Do people use kafka for situations where data loss is not tolerable(eg: accept c...

travisp · on Nov 1, 2017

Yes, but the default configuration is not suitable to that situation. You will need to make some adjustments if you cannot tolerate data loss.

kafkaisthatyou · on Nov 1, 2017

What are the alternatives people are using instead of kafka in these situations. Low volume but high reliability.

manigandham · on Nov 1, 2017

Low-volume = relational database. They remain the gold standard in usability and tooling. Backups and high-availability and consistency are well solved.

Also low-volume on modern servers can easily get into 10k+ transactions per second so you have plenty of performance potential.

Don't bother with Kafka and other systems unless you really have the scale of 100k+ events per second or otherwise need to start splitting up your app into several layers. That recent NYTimes article about Kafka for storing their entire dataset of 100gb is exactly the wrong way to use it.

oskari · on Nov 1, 2017

For low volume my recommendation would be to just use a traditional relational database configured for high availability.

If you want to use Kafka and need disaster recovery capabilities we typically recommend using Kafka Connect or other similar tools to replicate the data to another cluster or persistent storage system such as S3.

theptip · on Nov 1, 2017

+1. For use-cases which impose strict data durability requirements (either for business or regulatory reasons), I think it's unwise to use anything fancy like Kafka unless you've maxed out performance of your SQL database.

For example, for credit card receipts, simply by the nature of the type of transaction, you're unlikely to be processing enough of these to put pressure on a SQL database. One $1/transaction per second means you're grossing north of $30m, which is easy to handle in even an unoptimized schema. Citus reckon you can get thousands to tens of thousands of writes per second[1] on Postgres, which would be grossing tens or hundreds of billions of dollars; this tech stack is suitable even when "low volume" becomes quite significant.

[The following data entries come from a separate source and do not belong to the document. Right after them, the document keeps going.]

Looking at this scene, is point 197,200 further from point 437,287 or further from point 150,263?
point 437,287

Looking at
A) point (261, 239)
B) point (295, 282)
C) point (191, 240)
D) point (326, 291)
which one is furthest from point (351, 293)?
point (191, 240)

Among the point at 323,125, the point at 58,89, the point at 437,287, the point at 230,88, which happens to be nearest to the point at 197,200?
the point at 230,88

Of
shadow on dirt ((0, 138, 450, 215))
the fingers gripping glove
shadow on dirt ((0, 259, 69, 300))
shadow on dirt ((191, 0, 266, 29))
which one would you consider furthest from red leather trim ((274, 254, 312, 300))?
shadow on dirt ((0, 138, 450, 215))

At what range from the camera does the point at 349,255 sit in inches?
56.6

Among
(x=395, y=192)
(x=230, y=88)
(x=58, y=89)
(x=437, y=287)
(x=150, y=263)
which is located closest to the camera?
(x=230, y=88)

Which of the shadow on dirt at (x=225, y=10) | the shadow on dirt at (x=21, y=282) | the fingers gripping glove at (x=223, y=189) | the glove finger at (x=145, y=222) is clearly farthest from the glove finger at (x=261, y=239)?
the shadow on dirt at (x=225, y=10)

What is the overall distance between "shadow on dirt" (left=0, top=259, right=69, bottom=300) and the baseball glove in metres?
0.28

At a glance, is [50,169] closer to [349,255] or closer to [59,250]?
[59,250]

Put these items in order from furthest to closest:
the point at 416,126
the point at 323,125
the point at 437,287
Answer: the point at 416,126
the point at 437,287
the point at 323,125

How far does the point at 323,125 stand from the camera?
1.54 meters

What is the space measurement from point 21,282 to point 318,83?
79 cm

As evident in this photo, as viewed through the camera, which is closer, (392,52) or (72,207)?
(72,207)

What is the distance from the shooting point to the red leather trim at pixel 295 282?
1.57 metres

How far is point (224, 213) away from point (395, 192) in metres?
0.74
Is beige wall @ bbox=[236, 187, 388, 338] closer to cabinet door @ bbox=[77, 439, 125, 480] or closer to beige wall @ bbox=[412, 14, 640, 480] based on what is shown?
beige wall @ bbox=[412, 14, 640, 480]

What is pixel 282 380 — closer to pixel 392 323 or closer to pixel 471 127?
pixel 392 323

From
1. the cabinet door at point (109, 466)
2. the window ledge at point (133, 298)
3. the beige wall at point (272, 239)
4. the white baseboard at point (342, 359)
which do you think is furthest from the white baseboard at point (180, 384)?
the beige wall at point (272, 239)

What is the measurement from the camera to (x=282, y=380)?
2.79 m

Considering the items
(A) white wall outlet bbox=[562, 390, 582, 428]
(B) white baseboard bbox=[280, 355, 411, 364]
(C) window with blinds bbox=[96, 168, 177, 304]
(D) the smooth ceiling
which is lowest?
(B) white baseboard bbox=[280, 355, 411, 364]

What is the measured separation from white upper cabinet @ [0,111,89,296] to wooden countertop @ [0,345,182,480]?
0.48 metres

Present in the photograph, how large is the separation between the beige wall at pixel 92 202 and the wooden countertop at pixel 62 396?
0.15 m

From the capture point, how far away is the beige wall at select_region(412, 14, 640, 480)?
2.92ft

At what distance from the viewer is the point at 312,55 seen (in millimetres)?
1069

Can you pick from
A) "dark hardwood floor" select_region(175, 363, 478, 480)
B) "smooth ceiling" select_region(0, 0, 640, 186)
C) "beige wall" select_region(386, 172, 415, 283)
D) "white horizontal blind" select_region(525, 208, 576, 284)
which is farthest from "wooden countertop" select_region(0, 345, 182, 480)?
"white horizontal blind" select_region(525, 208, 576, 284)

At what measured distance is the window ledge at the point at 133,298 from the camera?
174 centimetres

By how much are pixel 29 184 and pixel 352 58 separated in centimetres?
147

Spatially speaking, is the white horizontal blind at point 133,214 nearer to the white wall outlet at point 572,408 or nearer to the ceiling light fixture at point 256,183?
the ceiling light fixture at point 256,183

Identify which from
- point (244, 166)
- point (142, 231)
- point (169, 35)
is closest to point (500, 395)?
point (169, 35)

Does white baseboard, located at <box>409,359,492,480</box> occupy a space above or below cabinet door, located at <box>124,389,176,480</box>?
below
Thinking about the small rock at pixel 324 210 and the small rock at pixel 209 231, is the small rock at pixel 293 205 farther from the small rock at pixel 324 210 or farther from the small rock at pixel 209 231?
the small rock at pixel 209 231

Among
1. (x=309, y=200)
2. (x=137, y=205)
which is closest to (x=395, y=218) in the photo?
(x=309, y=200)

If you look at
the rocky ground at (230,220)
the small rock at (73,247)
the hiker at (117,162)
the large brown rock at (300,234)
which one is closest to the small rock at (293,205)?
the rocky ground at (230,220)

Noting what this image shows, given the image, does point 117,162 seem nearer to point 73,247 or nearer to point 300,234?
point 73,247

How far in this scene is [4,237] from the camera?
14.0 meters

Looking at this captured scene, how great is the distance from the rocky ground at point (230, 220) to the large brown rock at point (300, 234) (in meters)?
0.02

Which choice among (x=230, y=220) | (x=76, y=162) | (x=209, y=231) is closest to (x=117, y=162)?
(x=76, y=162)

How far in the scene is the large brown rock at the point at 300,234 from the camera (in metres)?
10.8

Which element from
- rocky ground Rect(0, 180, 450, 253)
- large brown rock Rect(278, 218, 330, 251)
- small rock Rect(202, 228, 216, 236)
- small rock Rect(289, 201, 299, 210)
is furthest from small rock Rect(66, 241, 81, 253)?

Of course, Kafka is designed for situations where you need to process millions of writes per second, which is into "GDP of the whole world" territory if those writes are credit card receipts, so I'd contend you're unlikely to ever need something like Kafka scale for your credit card payment handling components.

[1]: https://www.citusdata.com/blog/2017/09/29/what-performance-c...

zbentley · on Nov 1, 2017

Two suggestions:

1. RabbitMQ saves on some of the operational complexity, especially at low volume. I've used it for similarly durability-critical applications with a combination of:

- Publisher Confirms.

- Durable queue and message metadata.

- Multiple nodes with HA (synchronous replication) in pause-minority mode (sacrifice availability when there's a partition).

- Fanout-duplicating messages into two queues, hooking up main consumers to one, and a periodic backup that drains the other to a backup location (a separate, non-replicated RabbitMQ via federation, or a text/db file or whatnot). This deals with RMQ's achilles heel, which is its synchronous replication system that can fail in interesting ways. Restoring a backup taken like this isn't automatic, but I've found that even adding a second decoupled RMQ instance into the mix is sufficient to significantly mitigate data loss due to disasters or RMQ failures/bugs.

All of those things will slow RMQ down a bit from its "crazy high throughput" use case, but your volume requirements are low, and the slowness will not be significant (at worst network time + 10s of ms rather than 1s of ms).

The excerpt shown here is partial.